═══ Extrait source

« La ville dont le prince est un enfant » n’est pas une pièce facile. Ecrite par Henry de Montherlant (1895-1972) elle conte « l’amitié particulière » de deux élèves d’un collège catholique, Souplier et Sevrais. Le premier fascine l’abbé de Pradts, Préfet des études, qui manoeuvre pour séparer les deux collégiens, mais sera également broyé par sa propre machination. Homosexualité et pédophile s’inscrivent en filigrane dans cette oeuvre partiellement autobiographique que son auteur mit plus de 50 ans à faire représenter en France, et qui trouve des échos dans l’actualité judiciaire récente. La pièce est représentée jusqu’au 31 décembre 2006 au Théâtre du Nord-Ouest à Paris, dans une mise en scène de Jean Luc Jeener avec, entre autres comédiens, Pascal Parsat et le jeune Maxime Raoust. A 17 ans, ce dernier a déjà neuf années de travail professionnel, ayant joué dans une dizaine de téléfilms et séries. Il a tenu plusieurs rôles principaux, notamment dans « Papa maman s’ront jamais grands » (Jean-Louis Bertucelli, 2002), et « Du côté de chez Marcel » (Dominique Ladoge, 2003).

══════

### Consigne donnée:
Selon l'extrait source, jusqu'à quelle date la pièce est-elle représentée au Théâtre du Nord-Ouest ?

═══ Données stockées

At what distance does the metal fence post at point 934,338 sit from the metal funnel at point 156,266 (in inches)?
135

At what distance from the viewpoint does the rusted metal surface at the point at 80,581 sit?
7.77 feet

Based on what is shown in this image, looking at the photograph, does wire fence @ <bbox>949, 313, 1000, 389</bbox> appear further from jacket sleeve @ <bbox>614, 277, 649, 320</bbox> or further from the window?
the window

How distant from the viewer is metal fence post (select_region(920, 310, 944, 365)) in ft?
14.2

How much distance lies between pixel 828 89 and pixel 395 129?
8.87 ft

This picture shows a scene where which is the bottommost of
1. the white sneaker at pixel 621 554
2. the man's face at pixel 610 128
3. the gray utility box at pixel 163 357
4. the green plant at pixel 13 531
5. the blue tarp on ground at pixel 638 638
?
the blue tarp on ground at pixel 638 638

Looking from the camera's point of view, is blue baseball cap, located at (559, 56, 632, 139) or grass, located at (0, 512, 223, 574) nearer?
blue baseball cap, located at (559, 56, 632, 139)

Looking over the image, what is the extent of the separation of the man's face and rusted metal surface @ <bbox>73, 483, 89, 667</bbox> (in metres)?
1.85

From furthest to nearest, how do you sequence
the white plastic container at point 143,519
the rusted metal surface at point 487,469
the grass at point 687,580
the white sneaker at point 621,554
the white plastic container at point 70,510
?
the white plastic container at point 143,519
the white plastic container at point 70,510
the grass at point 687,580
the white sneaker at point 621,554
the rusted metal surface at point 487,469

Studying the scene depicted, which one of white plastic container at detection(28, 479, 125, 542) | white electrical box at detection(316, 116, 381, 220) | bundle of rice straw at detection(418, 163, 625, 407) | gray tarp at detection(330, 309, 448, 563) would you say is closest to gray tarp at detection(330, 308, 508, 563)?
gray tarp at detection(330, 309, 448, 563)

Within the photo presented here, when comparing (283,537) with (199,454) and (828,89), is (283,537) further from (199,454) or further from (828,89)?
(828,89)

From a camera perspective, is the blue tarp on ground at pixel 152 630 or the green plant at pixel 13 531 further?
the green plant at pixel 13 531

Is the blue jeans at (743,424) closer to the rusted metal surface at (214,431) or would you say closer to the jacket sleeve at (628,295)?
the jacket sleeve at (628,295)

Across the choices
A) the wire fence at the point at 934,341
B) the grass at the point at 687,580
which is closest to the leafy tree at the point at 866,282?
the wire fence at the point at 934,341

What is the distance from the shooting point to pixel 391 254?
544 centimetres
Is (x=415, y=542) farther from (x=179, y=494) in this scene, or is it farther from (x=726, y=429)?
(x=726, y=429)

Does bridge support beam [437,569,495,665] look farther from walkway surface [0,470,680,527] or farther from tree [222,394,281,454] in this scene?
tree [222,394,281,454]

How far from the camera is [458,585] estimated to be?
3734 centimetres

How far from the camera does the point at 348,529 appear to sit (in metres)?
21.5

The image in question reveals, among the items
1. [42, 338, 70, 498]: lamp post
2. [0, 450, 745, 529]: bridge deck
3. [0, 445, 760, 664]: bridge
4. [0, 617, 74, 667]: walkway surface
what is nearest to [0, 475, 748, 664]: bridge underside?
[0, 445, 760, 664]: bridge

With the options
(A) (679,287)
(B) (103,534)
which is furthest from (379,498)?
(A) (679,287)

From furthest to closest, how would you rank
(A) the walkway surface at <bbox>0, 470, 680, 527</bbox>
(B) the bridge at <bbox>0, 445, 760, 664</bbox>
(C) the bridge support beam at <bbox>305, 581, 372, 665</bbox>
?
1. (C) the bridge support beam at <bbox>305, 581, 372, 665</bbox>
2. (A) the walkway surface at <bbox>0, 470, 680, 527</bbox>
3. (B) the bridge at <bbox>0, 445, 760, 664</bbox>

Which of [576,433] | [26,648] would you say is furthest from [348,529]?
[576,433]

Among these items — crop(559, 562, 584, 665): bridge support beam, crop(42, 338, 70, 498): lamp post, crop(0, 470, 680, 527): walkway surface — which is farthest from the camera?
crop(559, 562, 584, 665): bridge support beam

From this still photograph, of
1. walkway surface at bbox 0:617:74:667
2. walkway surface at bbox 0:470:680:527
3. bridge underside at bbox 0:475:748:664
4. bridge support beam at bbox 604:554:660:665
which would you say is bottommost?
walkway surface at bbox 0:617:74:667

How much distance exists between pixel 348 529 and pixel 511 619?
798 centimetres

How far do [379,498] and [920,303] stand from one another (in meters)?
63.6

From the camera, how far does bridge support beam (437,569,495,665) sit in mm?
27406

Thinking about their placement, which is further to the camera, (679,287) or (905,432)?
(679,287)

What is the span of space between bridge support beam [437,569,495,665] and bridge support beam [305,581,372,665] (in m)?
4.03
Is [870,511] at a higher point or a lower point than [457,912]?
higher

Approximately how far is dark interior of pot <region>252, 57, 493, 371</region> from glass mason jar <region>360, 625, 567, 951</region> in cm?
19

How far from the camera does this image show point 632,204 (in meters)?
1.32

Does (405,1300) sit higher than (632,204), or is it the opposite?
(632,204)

══════

### Corrigé:
Jusqu'au 31 décembre 2006.